Consigne:
Relevez dans l'extrait ci-dessous tous les ouvrages traduits par Lorris Murail, en indiquant pour chacun son auteur.

Extrait:
──────

Nuigrave
Lorris Murail porte de multiples casquettes. Ce quinquagénaire est ainsi à la fois auteur pour la jeunesse (Ce que disent les nuages, Le Petit cirque des horreurs...), traducteur (Stephen King avec Danse macabre, Michael Moorcock avec La Maison de Rosenstrasse ou Charles Berlitz avec Philadelphia experiment), critique littéraire, et caetera. Avec Nuigrave, Lorris Murail expérimente sa deuxième publication dans la collection Ailleurs & Demain, puisque Robert Laffont avait édité en 1981 L'Hippocampe.
Les mésaventures d'un rétroarchéologue
Arthur Blond est un fonctionnaire du Bureau de Rétroarchéologie de l'Office Européen de Restitution Patrimoniale. Alors qu'il se rend en Égypte pour enquêter sur la destruction de l'obélisque de la Concorde lors de son retour dans le pays des pharaons, Blond est arrêté par la police parce qu'il porte un patch de nicotine.
Mais s'il intéresse ainsi la police – et d'autres personnes comme il s'en rendra compte –, ce n'est pas pour son addiction à la nuigrave, mais peut-être plutôt parce que son ex-compagne, Sidonie, a découvert en Amazonie la coarcine, plante dont on tire une substance narcotique qui modifie la perception du temps. Or, avec la déforestation, la jeune femme possède les deux derniers plants encore existants...
L'intérêt...
L'action de Nuigrave se déroule dans les années 2030. Le monde a légèrement évolué depuis la première décennie du XXIe siècle, et la première partie du roman décrit ces différences. La société française, notamment, a évolué vers le tout sécuritaire avec la prohibition (la cigarette est maintenant appelée nuigrave et est interdite), une partie de sa population connaît une plus grande misère (un vaste bidonville appelé le Petit Kossovo a poussé près de Paris) et elle est victime de restrictions énergétiques en raison de la pénurie de pétrole... C'est un avenir gris mais crédible, que nous décrit Lorris Murail dans les cent premières pages du roman.
Ce premier tiers de Nuigrave est incontestablement le meilleur du livre. Outre ces aspects d'anticipation éclairés, Lorris Murail nous y introduit le personnage principal et narrateur du livre, Arthur Blond, fonctionnaire qui pourrait presque être qualifié de loser. Employé d'un organisme – en instance de « mise en veille » – de restitution des collections des musées français à leurs pays d'origines, il a un regard désabusé, voire cynique, sur l'évolution du monde. Arthur Blond apparaît comme un homme finalement ordinaire, un Français très moyen comme le lecteur peut peut-être en connaître.
L'histoire, elle, n'est pas du même niveau tout au long du récit, comme nous allons le voir. Mais dans ces cent premières pages, elle se révèle passionnante, Arthur Blond s'y voit plongé dans la tourmente : arrestation à l'aéroport de Roissy pour port d'un patch à la nicotine, fermeture de l'OERP, réapparition de son ex-compagne Sidonie qui ne se révèle pas une bonne nouvelle... Le présent de Blond n'est pas lumineux et son avenir ne promet pas s'éclaircir.

──────

Données fournies:
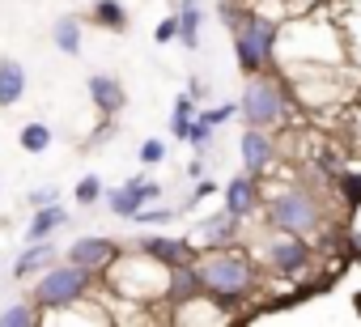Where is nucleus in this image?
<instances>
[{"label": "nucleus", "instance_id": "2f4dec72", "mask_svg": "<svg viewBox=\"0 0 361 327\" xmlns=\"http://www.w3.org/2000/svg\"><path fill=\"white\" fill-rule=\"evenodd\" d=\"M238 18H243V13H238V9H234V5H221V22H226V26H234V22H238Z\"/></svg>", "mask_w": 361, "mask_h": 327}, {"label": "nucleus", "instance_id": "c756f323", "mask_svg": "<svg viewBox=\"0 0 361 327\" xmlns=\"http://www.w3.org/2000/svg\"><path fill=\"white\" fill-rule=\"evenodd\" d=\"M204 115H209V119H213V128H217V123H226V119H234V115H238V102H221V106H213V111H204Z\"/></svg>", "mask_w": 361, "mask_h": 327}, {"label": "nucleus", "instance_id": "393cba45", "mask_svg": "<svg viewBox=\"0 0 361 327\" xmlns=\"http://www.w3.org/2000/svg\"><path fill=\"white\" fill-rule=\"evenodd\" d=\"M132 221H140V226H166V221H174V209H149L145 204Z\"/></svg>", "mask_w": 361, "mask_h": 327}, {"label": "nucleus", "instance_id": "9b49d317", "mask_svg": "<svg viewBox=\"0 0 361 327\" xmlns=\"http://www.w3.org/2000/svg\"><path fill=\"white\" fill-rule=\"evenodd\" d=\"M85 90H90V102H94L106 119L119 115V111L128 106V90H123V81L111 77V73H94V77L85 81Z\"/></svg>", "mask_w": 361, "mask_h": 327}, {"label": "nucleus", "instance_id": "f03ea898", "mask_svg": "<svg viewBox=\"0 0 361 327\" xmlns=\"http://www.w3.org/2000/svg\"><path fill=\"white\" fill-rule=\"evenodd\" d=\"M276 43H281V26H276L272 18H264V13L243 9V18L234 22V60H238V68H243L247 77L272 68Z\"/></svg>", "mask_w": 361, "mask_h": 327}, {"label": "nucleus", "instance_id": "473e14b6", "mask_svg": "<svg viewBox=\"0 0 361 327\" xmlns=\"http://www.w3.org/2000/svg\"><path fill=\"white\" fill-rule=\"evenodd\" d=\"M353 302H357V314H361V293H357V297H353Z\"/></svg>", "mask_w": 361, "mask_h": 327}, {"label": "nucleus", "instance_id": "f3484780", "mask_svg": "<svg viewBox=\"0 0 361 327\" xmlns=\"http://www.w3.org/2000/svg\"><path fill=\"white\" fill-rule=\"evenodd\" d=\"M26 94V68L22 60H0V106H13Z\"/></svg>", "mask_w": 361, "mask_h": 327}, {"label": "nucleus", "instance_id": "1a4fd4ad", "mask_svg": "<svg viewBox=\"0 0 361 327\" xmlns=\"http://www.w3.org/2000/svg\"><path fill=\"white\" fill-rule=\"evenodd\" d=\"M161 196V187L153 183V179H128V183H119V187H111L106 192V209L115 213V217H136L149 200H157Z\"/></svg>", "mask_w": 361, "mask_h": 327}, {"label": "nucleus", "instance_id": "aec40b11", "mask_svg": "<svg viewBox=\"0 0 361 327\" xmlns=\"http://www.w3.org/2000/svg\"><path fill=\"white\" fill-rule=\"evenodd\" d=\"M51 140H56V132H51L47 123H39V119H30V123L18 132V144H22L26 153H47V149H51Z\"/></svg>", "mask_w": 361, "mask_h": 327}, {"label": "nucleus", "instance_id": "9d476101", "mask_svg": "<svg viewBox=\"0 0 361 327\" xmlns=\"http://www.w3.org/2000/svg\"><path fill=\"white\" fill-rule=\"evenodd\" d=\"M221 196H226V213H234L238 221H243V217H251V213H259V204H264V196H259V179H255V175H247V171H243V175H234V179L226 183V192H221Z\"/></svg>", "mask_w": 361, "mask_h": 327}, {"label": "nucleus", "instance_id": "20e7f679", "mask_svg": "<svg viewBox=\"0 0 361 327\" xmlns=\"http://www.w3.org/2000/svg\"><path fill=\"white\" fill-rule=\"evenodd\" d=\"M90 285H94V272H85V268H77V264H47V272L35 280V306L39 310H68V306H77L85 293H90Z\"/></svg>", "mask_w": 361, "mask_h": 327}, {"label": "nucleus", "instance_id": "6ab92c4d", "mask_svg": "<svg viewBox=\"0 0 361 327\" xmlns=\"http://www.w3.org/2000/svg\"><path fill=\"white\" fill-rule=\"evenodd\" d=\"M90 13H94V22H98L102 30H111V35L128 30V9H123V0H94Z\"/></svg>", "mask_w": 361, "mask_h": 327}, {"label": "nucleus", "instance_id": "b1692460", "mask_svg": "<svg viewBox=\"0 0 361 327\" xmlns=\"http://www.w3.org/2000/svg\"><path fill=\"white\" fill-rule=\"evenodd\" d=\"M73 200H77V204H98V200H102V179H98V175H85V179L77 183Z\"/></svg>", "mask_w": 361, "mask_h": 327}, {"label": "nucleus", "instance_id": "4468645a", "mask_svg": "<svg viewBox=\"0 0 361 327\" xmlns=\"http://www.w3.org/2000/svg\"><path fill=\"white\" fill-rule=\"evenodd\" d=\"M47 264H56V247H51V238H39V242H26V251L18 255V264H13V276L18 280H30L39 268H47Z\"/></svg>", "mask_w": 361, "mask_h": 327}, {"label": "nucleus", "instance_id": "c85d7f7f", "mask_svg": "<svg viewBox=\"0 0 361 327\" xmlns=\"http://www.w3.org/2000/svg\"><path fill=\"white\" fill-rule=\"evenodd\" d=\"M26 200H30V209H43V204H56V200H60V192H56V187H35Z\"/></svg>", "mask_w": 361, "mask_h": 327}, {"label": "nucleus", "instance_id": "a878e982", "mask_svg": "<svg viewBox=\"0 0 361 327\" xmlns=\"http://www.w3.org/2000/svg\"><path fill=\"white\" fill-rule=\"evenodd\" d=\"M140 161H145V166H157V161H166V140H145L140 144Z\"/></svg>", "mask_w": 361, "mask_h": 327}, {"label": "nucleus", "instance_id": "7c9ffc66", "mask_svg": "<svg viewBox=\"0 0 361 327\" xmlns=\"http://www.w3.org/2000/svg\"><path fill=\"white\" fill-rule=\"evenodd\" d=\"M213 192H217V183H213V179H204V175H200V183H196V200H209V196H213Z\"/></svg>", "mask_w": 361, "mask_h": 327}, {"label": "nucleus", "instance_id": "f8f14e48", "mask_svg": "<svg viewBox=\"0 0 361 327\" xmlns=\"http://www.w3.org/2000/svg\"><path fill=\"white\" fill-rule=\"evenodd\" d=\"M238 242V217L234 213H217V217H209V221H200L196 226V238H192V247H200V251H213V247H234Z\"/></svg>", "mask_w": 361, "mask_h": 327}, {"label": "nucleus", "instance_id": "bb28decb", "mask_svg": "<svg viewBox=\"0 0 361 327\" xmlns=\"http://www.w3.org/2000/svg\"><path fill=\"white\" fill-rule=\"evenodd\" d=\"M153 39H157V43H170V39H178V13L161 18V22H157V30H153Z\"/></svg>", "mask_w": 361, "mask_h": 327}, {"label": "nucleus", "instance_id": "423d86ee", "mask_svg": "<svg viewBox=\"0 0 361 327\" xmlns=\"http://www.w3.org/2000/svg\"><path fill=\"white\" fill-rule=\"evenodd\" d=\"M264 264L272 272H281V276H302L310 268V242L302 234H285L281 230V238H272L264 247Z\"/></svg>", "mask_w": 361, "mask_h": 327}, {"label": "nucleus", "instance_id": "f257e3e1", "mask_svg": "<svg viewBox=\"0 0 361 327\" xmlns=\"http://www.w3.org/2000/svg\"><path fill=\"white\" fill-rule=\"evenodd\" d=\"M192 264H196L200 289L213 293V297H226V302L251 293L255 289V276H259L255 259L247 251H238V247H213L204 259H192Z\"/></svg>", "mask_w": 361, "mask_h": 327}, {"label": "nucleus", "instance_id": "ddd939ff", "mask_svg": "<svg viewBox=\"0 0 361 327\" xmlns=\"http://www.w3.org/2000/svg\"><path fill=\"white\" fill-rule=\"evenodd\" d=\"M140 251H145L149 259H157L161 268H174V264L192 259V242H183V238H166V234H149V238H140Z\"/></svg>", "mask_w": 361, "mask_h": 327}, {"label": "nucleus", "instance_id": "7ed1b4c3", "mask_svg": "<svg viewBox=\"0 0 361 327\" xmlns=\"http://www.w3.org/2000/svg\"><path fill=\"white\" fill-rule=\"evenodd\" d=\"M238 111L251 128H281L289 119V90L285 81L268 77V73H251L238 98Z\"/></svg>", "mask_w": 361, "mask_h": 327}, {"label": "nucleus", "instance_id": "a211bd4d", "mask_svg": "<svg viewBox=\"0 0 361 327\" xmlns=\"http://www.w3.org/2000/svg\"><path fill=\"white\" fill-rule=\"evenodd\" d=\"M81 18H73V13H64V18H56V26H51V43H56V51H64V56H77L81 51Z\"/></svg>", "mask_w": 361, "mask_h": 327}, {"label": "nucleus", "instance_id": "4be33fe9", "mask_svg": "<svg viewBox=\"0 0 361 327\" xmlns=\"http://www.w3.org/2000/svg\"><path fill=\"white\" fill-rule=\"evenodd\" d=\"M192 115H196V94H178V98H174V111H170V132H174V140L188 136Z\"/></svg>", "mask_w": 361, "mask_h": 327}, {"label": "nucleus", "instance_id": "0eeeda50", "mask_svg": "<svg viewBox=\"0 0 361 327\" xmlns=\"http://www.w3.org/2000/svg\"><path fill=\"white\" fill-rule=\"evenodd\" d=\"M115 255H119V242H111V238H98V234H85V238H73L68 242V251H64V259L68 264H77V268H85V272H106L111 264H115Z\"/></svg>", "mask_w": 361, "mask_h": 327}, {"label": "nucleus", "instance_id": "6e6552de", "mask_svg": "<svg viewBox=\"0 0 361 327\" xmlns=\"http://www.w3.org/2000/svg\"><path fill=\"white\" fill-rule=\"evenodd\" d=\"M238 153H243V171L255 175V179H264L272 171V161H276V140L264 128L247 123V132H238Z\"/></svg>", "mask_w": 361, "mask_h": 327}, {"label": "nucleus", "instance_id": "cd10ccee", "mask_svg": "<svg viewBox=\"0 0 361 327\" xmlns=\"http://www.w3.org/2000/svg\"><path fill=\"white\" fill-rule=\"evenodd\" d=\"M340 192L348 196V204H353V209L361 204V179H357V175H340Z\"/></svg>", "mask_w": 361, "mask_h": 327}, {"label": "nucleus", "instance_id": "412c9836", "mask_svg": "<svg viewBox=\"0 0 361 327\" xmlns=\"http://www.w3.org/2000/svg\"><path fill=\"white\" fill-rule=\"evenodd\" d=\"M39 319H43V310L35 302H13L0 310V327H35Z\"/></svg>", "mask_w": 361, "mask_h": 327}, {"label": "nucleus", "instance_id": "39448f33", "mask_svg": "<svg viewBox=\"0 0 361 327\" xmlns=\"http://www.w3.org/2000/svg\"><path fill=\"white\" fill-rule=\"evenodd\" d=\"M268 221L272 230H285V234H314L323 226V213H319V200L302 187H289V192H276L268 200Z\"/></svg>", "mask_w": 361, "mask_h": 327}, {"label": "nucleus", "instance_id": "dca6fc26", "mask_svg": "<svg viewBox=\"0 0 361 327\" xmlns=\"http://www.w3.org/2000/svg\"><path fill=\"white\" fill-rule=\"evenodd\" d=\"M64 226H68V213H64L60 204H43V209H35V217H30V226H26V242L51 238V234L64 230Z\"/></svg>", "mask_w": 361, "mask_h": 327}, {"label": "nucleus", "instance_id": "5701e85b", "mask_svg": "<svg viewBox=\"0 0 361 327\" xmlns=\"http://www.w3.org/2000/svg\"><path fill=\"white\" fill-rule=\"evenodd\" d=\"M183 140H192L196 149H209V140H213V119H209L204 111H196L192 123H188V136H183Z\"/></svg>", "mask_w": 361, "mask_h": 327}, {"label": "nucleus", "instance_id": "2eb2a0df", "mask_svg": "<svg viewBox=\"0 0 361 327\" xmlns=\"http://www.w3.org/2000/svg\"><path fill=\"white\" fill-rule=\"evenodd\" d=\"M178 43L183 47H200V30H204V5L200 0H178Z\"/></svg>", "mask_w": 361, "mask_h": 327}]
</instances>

──────

Réponse:
- Danse macabre, de Stephen King
- La Maison de Rosenstrasse, de Michael Moorcock
- Philadelphia experiment, de Charles Berlitz